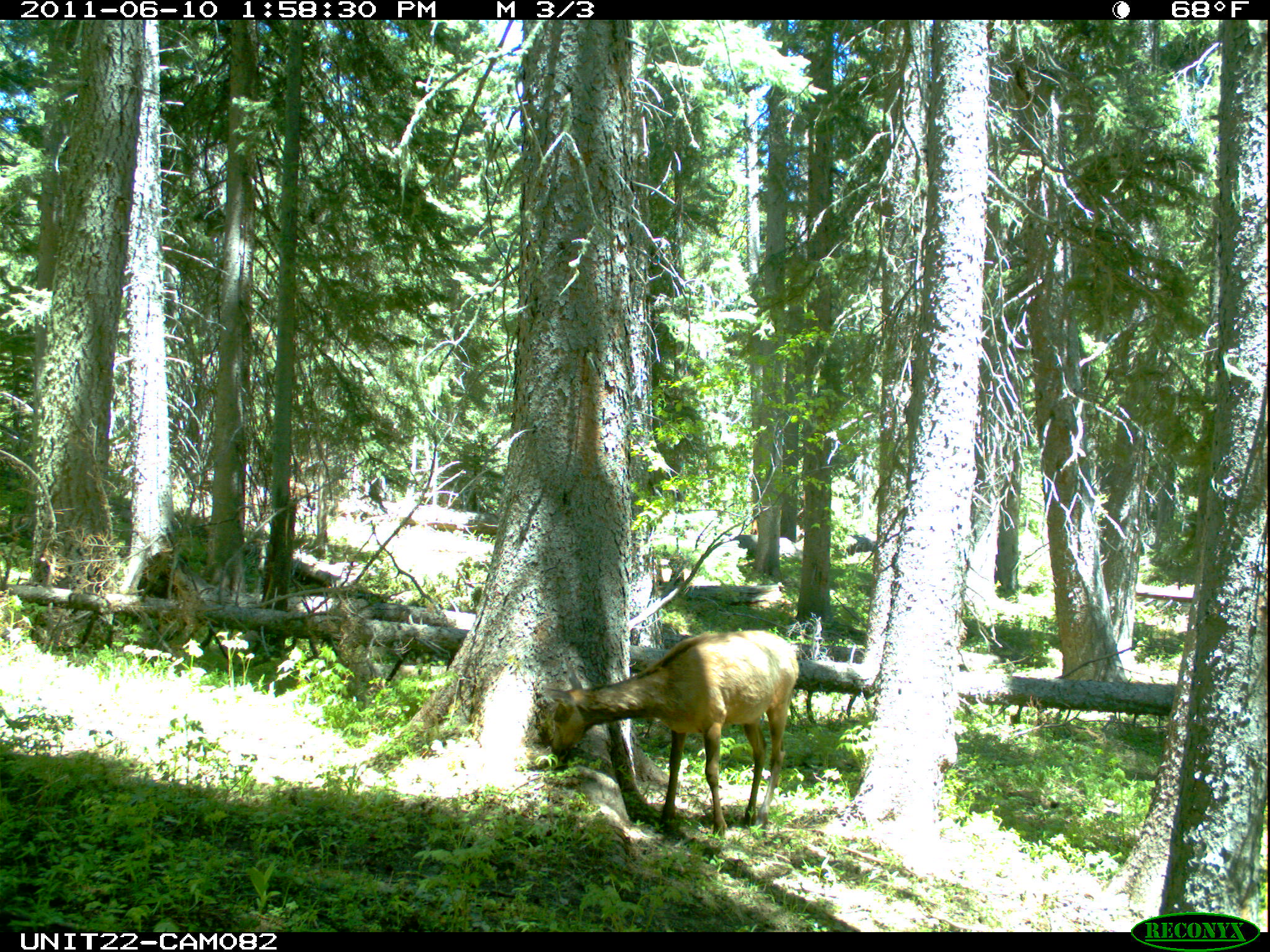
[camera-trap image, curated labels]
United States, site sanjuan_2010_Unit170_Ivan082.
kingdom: Animalia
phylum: Chordata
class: Mammalia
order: Artiodactyla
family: Cervidae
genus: Cervus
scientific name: Cervus elaphus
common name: red deer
—————
:: Problem ::
A reply should hold exactly the lines from the one containing "phylum: Chordata" through the end of the data above, nothing more.

:: Reply ::
phylum: Chordata
class: Mammalia
order: Artiodactyla
family: Cervidae
genus: Cervus
scientific name: Cervus elaphus
common name: red deer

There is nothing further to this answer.